- _Document passage_:
◆ ◆ ◆ ◆ ◆

Virus titers were determined by real-time qPCR as previously described . In brief, virus-containing supernatants were treated with DNase I (5 units) and proteinase K (1mg/mL). Next, real-time qPCR analysis was carried out using primers and probe specific for the EBV BALF5 gene. To determine the presence of EBV in peripheral blood, genomic DNA from vaccinated and challenged animals was compared to unchallenged animals.
Quantification of VLPs/LPs with flow cytometry
wtEBV, previously quantified with real-time qPCR, was titrated (1, 0.75, 0.5, and 0.25 x 107 geq) and bound to Elijah B cells at 4°C. Cells were washed, stained with α-gp350 (clone 72A1) and α-mouse IgG-Cy3 antibodies and analysed with flow cytometry. MFI values were determined for different amounts of virus. A standard curve was generated for EBV genomes vs MFI. Concurrently, supernatants containing VLPs/LPs were incubated with Elijah B cells and stained as above. MFI values obtained for VLPs/LPs were extrapolated off the standard curve to quantify VLPs/LPs.

◆ ◆ ◆ ◆ ◆

- _Source data_:
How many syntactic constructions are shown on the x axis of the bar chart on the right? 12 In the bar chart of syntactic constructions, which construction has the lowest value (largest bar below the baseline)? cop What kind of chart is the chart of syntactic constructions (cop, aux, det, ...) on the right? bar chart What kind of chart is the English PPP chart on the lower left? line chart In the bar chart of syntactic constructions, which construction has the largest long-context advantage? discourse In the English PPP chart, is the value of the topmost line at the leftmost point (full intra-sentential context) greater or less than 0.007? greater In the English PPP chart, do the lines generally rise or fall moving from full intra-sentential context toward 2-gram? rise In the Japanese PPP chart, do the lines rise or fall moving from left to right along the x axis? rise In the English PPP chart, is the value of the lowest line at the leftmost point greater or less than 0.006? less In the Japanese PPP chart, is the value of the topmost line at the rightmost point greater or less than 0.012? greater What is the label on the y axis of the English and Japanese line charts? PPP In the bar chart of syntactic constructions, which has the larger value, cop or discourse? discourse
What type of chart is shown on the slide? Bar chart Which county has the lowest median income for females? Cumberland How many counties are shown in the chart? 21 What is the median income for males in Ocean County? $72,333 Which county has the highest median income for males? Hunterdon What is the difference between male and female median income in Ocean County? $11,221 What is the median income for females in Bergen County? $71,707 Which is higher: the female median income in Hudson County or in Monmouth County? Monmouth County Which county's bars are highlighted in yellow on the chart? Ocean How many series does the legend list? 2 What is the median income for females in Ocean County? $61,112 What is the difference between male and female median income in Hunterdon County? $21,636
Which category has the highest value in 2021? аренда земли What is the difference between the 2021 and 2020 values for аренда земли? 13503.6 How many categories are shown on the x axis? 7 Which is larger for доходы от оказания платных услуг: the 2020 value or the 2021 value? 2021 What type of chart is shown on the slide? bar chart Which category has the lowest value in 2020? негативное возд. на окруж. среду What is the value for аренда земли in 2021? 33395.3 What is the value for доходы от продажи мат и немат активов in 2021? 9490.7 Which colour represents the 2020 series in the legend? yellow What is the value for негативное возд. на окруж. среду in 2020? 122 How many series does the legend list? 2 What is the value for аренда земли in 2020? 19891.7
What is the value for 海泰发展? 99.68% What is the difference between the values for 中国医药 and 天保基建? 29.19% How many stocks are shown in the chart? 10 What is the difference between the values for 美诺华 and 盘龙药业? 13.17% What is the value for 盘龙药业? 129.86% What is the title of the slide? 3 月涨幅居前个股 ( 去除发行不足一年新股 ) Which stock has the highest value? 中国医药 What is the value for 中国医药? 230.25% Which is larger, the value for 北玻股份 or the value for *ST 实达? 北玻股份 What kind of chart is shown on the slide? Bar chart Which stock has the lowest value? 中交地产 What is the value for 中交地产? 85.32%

◆ ◆ ◆ ◆ ◆

- _Exercise prompt_:
Render this sentence from the methods passage on virus quantification in Spanish: "MFI values were determined for different amounts of virus."

- _Your solution_:
Se determinaron los valores de MFI para distintas cantidades de virus.